Part of the answer: With help from Gray digital guru Mike Braun, Mitchell has developed a system that allows the digital desk anchors to play back commercials without involving master control. He hopes to attract a new group of hyperlocal advertisers and sponsors. “We want this to be as local as possible,” he says. “It gives us the opportunity to give some advertisers a chance to reach their customers in a way that maybe they couldn’t on the WMC main channel. Their budget might be a little bit lower, but they really want to get out and begin advertising.”
But it will be a while before the sales team hits the bricks with the new offer. Mitchell and his team have been working out some technical glitches behind the scenes first. Hence the soft launch. “Let’s just get it up and running. Let’s make sure it’s good. And once it’s good, and we’re really programming it how we want to program it, then we can go out and start selling.”
So far, Mitchell has only added one “head” to the mix: a just-hired OTT producer will help Phillips and digital content manager Jessica Remer create new programming over the summer. And sports EP Chris Olivere will be looking for more deals with minor league and school teams, hoping to create “what would be a Mid-South version of a regional sports network, but it would be that on steroids.”

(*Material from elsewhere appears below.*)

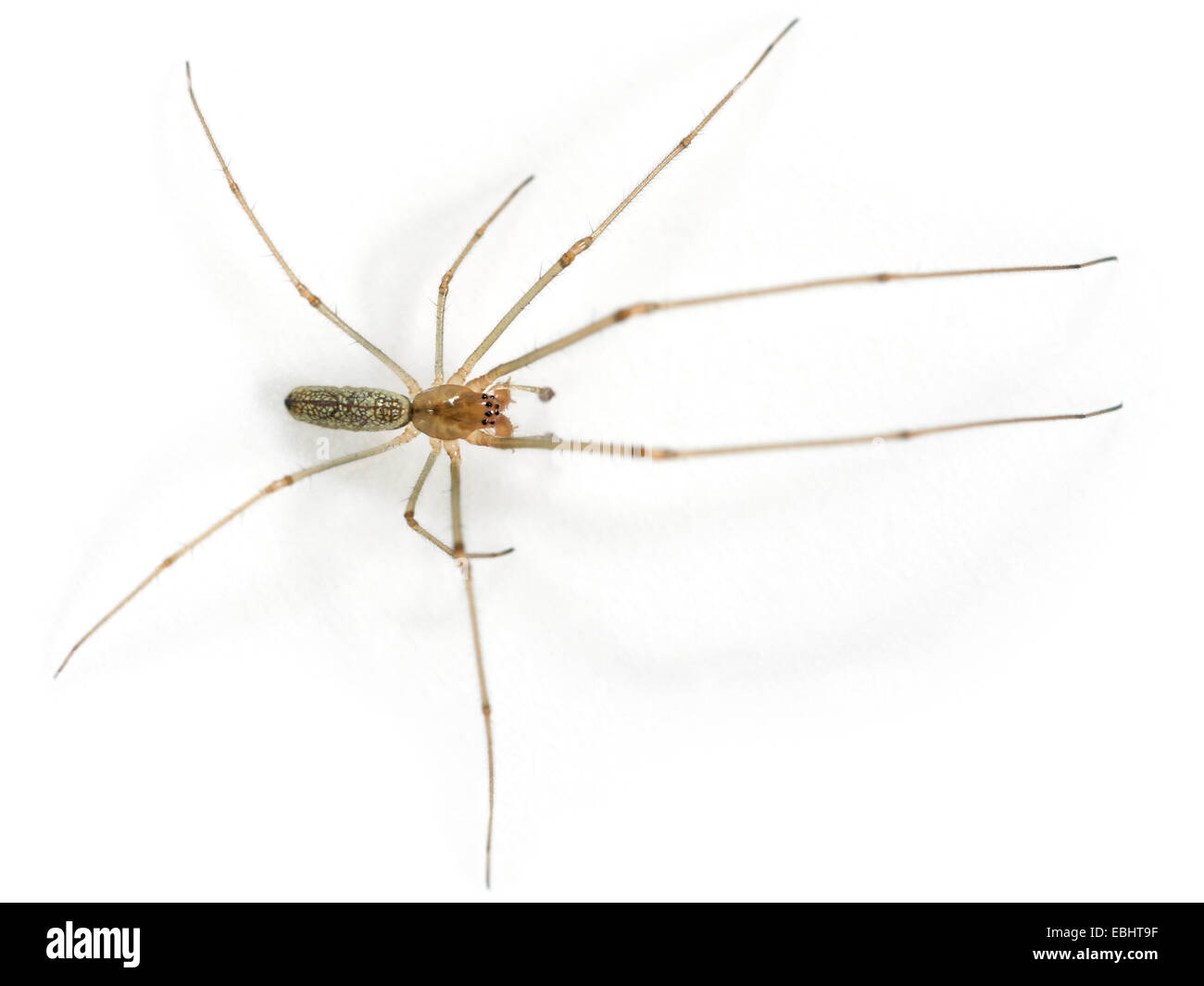 A male Common Stretch-spider (Tetragnatha extensa), on a white background, part of family Tetragnathidae - Long - Stock Image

Can a new hyperlocal channel built on news and sports and distributed on linear and non-linear platforms work in other Gray markets? “First and foremost, it was an idea for Memphis, but we look at it as something that has a lot of tentacles, and it can really help some of our sister stations,” Mitchell says. “To me, it’s just a natural progression. If we can create it, and test it, and it works well, then we’ll want to show this to other stations and see if they want to follow the model.”
But for now, Mitchell and his team are busy trying to make their grassroots experiment in innovation a success in market #51, with corporate support but little interference. “I don’t care what size market you’re in,” Mitchell says. “You don’t have to be in a major market. You don’t have to be a network O-and-O. You can have a standard of excellence, and everyone can strive to reach that standard every single day.”
“It’s really whatever we make it,” Greg Phillips says. “That is the cool thing about it. We have the ability to forge our own path.”